There were $450 million in repayments within its portfolio in the first quarter, while new investments totaled almost $325 million, it added.

BlackRock TCP Capital Corp: Repurchase Plan and Losses

Company Repurchase Plan

The non-accrual rate for BlackRock TCP ticked lower to 2.8% last quarter due to two loan restructurings and one asset sale, it said. The firm also disclosed that it recorded $32.7 million in net realized losses and $2 million in net unrealized losses, which it attributed to losses on loans to troubled software firm Pluralsight and other companies.

BlackRock TCP has bought back more than 156,000 shares at a total cost of $600,000 since April 1, as part of its previously approved company repurchase plan, it said. The fund declared a dividend of 17 cents for the coming quarter.

Industry Context: Blue Owl Capital's Actions

Blackstone and BlackRock's earnings followed results late on Wednesday from two private credit funds managed by Blue Owl Capital - Blue Owl Capital Corp and Blue Owl Technology Finance Corp - that also cut their NAV per share. In February, Blue Owl sold $1.4 billion in assets to shore up liquidity after elevated investor withdrawal requests at another of its funds.

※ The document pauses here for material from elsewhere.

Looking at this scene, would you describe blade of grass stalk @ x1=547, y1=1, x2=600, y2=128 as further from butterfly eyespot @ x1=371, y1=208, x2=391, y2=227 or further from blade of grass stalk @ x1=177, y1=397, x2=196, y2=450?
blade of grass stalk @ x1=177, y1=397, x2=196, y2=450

(Reporting by Matt TracyEditing by Bill Berkrot and Paul Simao)

Key Takeaways

  • Blackstone Secured Lending Fund’s NAV dropped 2.4% in Q1 to $26.26, with non‑accruals rising slightly above 3% and unrealized depreciation surging to $155M (investing.com)
  • BlackRock TCP Capital’s NAV declined about 5% in Q1 to $6.72, with non‑accrual rate easing to 2.8%, driven by realized and unrealized losses on software loans like Pluralsight (investing.com)
  • Investors are increasingly concerned about private credit funds with heavy software exposure amid AI‑driven disruption, with similar NAV and dividend cuts seen at Blue Owl funds (investing.com)

References

Frequently Asked Questions

Why did Blackstone and BlackRock cut the value of their private credit funds?
Both firms cited markdowns on troubled loans to companies in the software sector and concerns around AI disrupting business models.
How much did Blackstone Secured Lending Fund's NAV drop in Q1 2024?
The net asset value per share of Blackstone Secured Lending Fund dropped 2.4% to $26.26 in the first quarter.
What is the non-accrual rate for Blackstone Secured Lending Fund?
Blackstone Secured Lending Fund's non-accrual rate was just over 3% last quarter.
How did BlackRock TCP Capital Corp perform during the quarter?
BlackRock TCP's NAV declined 5% to $6.72 per share. Its non-accrual rate lowered to 2.8% due to loan restructurings and asset sales.
How are dividends affected for these funds?
Blackstone Secured Lending Fund declared a dividend of 77 cents, while BlackRock TCP announced a dividend of 17 cents for the coming quarter.